Raw records:
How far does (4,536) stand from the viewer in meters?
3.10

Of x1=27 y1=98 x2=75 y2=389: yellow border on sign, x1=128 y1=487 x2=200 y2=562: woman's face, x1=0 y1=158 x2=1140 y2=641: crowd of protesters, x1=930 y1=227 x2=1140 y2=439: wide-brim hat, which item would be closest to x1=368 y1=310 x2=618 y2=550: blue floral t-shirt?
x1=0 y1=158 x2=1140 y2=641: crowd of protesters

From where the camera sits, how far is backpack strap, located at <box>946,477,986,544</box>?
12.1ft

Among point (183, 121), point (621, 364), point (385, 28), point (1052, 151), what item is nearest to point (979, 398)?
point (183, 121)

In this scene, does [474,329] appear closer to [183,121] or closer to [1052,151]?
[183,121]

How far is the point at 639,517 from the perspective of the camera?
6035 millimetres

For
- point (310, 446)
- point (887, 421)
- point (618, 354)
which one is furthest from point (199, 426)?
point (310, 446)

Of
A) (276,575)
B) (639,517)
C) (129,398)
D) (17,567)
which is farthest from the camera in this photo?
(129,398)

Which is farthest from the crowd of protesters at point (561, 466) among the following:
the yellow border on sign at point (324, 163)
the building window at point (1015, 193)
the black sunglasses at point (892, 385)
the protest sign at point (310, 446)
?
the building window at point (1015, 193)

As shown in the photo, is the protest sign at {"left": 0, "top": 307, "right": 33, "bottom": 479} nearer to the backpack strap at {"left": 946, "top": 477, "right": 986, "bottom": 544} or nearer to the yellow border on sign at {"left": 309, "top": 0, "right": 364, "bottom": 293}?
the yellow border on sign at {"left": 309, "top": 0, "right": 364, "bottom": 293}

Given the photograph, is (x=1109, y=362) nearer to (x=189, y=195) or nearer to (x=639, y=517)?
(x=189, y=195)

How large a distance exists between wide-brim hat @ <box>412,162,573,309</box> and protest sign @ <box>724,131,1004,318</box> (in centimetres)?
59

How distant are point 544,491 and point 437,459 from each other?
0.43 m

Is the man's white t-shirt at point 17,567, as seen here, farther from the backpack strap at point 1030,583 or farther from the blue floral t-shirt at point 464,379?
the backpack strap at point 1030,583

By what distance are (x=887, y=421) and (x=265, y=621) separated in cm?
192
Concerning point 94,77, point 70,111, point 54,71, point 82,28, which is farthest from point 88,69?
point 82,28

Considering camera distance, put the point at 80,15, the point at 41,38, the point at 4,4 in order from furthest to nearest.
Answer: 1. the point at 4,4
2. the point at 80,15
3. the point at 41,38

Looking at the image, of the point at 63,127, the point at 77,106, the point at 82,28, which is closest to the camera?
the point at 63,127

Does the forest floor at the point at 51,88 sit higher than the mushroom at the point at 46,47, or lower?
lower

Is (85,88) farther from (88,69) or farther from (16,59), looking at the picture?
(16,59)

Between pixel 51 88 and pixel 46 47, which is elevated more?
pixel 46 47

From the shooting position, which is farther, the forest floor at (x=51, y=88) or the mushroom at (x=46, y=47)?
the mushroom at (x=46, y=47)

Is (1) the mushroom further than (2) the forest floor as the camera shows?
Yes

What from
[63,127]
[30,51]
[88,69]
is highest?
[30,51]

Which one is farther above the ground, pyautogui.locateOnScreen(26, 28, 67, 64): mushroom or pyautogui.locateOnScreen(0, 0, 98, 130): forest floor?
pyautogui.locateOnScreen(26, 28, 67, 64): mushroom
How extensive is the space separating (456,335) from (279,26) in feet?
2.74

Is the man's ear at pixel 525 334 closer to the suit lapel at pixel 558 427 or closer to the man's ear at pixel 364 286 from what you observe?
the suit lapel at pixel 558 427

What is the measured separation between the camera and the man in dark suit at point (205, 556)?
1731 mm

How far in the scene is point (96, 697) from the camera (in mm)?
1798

==

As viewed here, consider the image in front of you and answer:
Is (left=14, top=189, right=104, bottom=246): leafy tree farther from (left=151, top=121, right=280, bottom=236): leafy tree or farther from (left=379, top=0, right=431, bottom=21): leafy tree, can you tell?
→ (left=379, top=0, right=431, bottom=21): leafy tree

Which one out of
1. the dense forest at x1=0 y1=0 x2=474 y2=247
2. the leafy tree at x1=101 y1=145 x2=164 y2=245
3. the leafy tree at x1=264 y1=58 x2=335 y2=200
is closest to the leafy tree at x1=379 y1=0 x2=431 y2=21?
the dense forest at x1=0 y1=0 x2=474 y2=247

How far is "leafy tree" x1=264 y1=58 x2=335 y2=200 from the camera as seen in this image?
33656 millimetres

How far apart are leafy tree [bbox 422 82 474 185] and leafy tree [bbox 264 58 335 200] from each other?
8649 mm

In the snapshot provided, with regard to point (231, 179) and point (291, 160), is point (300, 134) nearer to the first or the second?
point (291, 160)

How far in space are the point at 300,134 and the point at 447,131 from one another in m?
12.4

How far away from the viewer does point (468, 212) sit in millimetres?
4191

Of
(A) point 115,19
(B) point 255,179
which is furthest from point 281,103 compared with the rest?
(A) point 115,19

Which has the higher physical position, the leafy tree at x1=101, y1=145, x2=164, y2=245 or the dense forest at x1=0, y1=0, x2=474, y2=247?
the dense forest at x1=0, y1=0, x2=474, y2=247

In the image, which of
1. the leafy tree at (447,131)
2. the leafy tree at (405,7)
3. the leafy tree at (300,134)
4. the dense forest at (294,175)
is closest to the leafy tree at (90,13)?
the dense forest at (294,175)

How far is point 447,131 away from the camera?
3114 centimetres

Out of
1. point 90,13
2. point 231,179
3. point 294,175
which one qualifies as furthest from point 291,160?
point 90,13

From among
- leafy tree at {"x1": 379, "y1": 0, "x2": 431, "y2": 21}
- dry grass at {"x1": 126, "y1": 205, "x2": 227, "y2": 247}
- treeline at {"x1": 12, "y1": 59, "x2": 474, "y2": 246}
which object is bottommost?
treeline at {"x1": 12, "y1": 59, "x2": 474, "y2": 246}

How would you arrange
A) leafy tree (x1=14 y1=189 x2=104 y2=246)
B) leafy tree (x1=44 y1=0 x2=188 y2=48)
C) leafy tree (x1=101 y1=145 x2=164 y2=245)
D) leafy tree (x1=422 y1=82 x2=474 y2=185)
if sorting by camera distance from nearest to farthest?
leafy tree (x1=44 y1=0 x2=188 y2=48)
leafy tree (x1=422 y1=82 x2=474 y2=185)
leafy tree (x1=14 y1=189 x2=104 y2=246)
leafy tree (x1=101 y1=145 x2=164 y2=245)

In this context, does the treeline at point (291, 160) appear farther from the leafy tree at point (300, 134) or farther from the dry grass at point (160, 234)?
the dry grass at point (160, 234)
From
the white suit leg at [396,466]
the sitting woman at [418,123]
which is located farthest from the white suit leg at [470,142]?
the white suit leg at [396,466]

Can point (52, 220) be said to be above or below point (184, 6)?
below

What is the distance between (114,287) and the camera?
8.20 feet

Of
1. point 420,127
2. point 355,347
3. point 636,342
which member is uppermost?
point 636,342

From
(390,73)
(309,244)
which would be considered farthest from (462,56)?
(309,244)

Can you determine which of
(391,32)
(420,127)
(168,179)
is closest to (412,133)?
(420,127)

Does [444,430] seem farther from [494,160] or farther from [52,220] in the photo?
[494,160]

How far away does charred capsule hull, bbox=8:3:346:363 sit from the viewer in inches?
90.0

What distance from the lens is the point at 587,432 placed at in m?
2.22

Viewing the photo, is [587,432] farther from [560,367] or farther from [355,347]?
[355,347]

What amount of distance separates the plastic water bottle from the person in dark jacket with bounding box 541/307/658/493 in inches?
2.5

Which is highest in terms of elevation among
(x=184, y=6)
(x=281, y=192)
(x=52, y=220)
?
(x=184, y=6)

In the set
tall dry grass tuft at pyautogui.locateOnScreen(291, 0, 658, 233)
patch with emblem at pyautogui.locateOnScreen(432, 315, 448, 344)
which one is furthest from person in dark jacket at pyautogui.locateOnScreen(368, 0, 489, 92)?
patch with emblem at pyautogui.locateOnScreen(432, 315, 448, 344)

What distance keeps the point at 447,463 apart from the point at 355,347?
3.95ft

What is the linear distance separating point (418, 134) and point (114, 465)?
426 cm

THE REQUEST: Put the records between the lines holding "Which has the" and "3114 centimetres", inclusive, into a two-column CSV with the headers text and answer and one row per record. Wrap every field in quotes and turn any line breaks inside a field into spaces.

SOLUTION BELOW:
text,answer
"Which has the higher physical position, the leafy tree at x1=101, y1=145, x2=164, y2=245 or the dense forest at x1=0, y1=0, x2=474, y2=247?","the dense forest at x1=0, y1=0, x2=474, y2=247"
"In the image, which of 1. the leafy tree at (447,131) 2. the leafy tree at (405,7) 3. the leafy tree at (300,134) 4. the dense forest at (294,175) is closest to the leafy tree at (90,13)?","the dense forest at (294,175)"
"How far is point 447,131 away from the camera?","3114 centimetres"